TASK DETAILS =
Although the records contain pictures, only their text should be set down, exactly as written.

(Dataset entries)
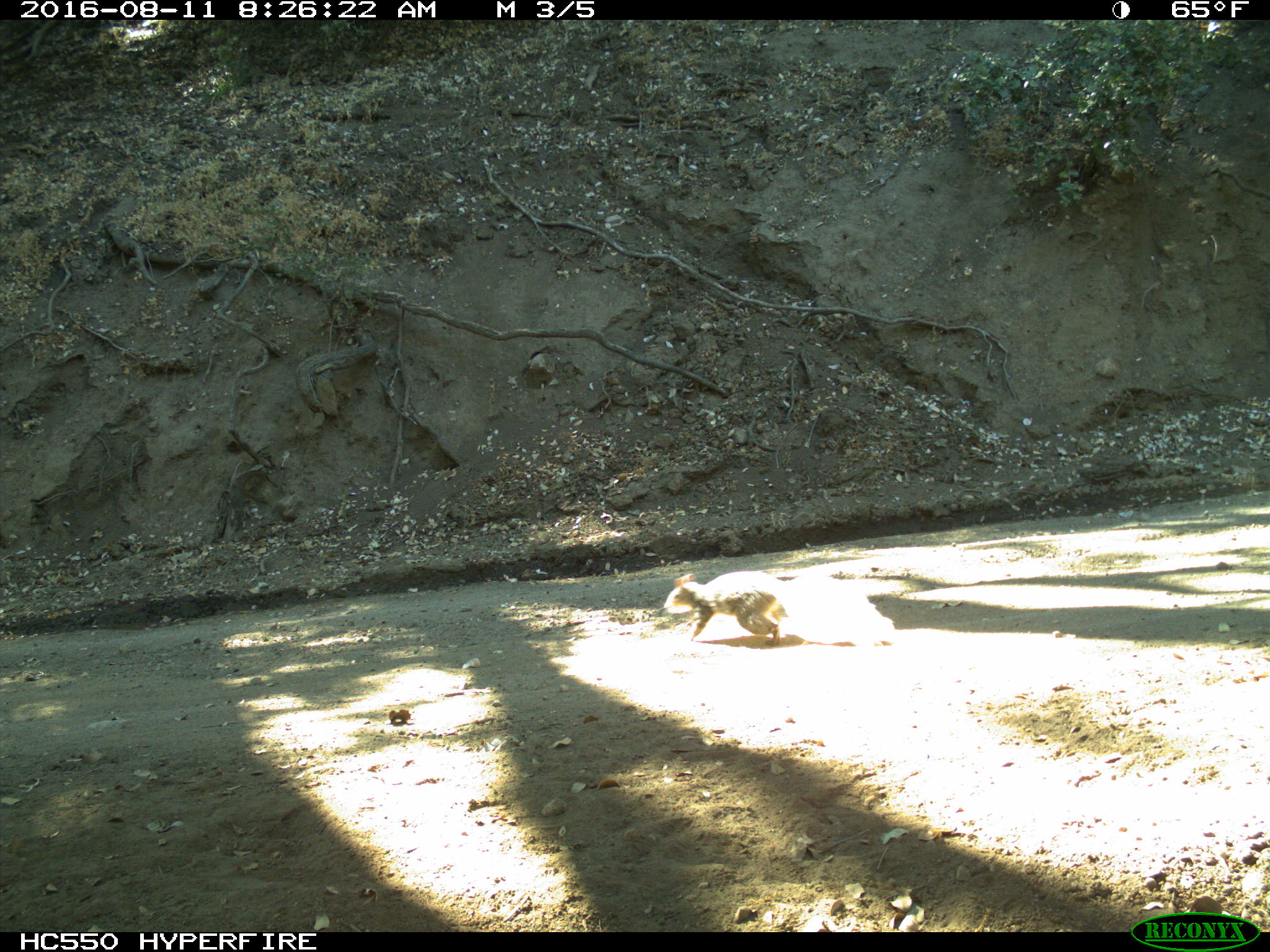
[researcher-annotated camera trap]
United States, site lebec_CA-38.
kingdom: Animalia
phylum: Chordata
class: Mammalia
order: Rodentia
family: Sciuridae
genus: Sciurus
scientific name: Sciurus carolinensis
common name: eastern gray squirrel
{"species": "Sciurus carolinensis (eastern gray squirrel)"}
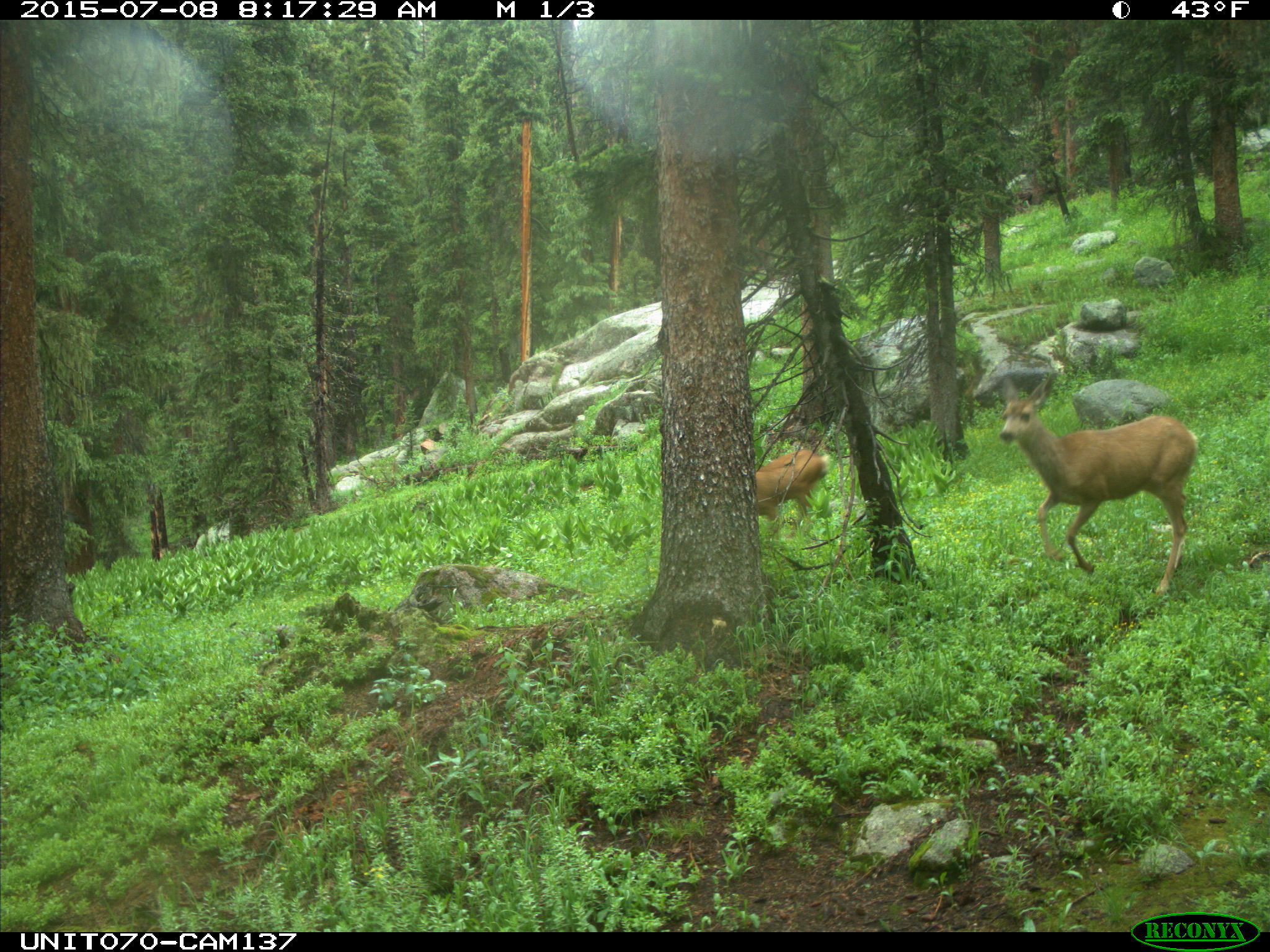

OUTPUT FOR THIS EXERCISE =
[researcher-annotated camera trap]
United States, site lebec_CA-38.
kingdom: Animalia
phylum: Chordata
class: Mammalia
order: Rodentia
family: Sciuridae
genus: Sciurus
scientific name: Sciurus carolinensis
common name: eastern gray squirrel
{"species": "Sciurus carolinensis (eastern gray squirrel)"}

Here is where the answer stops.